>> BEGIN
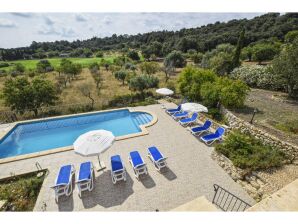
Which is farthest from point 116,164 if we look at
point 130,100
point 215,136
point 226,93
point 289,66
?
point 289,66

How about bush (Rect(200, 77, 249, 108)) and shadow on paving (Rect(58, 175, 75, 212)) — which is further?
bush (Rect(200, 77, 249, 108))

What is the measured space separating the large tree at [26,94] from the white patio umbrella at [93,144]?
8753 mm

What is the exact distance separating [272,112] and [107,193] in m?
11.0

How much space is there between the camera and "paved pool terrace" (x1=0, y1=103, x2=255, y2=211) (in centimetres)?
585

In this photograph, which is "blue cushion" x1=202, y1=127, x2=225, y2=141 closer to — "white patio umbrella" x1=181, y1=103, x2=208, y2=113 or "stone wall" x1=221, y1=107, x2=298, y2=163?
"stone wall" x1=221, y1=107, x2=298, y2=163

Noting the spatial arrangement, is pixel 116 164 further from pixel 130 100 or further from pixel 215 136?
pixel 130 100

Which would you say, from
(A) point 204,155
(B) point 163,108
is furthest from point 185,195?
(B) point 163,108

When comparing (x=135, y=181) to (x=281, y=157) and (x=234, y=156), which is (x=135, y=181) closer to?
(x=234, y=156)

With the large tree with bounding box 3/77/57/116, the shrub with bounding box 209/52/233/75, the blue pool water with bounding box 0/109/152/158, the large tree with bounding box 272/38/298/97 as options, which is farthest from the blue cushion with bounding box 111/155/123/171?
the shrub with bounding box 209/52/233/75

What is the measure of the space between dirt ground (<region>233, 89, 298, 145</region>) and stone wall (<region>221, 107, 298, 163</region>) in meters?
0.39

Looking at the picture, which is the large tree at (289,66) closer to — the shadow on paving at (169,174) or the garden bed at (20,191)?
the shadow on paving at (169,174)

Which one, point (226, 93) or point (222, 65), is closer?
point (226, 93)

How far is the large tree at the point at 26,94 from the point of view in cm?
1252

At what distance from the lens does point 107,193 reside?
6.25 meters
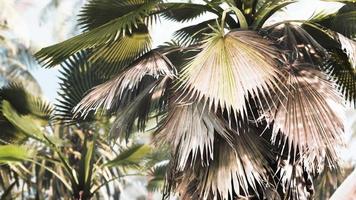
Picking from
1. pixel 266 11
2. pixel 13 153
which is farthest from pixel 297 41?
pixel 13 153

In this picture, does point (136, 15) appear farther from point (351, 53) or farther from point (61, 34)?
point (61, 34)

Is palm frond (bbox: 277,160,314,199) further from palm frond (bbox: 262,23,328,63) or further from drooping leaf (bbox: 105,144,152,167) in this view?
drooping leaf (bbox: 105,144,152,167)

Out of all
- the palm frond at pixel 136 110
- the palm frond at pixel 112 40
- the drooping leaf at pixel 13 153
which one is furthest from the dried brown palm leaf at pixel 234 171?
the drooping leaf at pixel 13 153

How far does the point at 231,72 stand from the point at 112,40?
1.84 m

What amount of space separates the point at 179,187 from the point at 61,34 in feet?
53.3

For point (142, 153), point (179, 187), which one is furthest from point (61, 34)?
point (179, 187)

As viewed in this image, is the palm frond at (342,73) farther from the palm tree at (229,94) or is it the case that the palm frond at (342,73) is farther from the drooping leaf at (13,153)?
the drooping leaf at (13,153)

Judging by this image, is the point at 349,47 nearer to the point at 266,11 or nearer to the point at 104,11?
the point at 266,11

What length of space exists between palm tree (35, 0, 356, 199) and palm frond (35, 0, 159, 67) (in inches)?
0.5

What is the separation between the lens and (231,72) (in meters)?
5.02

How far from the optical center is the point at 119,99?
6070 millimetres

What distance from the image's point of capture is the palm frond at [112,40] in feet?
20.4

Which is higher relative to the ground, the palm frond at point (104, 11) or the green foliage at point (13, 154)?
the palm frond at point (104, 11)

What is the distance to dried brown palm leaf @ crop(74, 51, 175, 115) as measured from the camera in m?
5.95
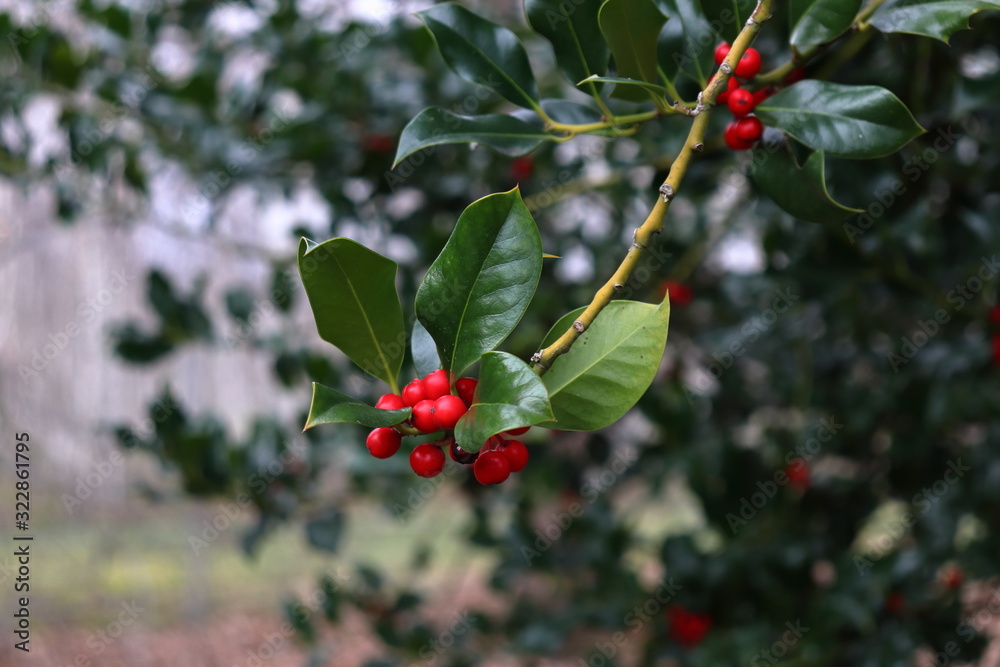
>> END
**Your goal:**
Please copy the material again, starting at the line that has "How far from" and ending with the last of the material, with "camera" changed to "lens" and nothing else altered. Leave out the pictures.

**Answer to this problem:**
How far from the optical center is the point at 119,99?
6070 millimetres

What distance from the image's point of capture is the palm frond at [112,40] in feet?
20.4

Which is higher relative to the ground, the palm frond at point (104, 11) or the green foliage at point (13, 154)?
the palm frond at point (104, 11)

What is the distance to dried brown palm leaf @ crop(74, 51, 175, 115) as measured from the lens in m?
5.95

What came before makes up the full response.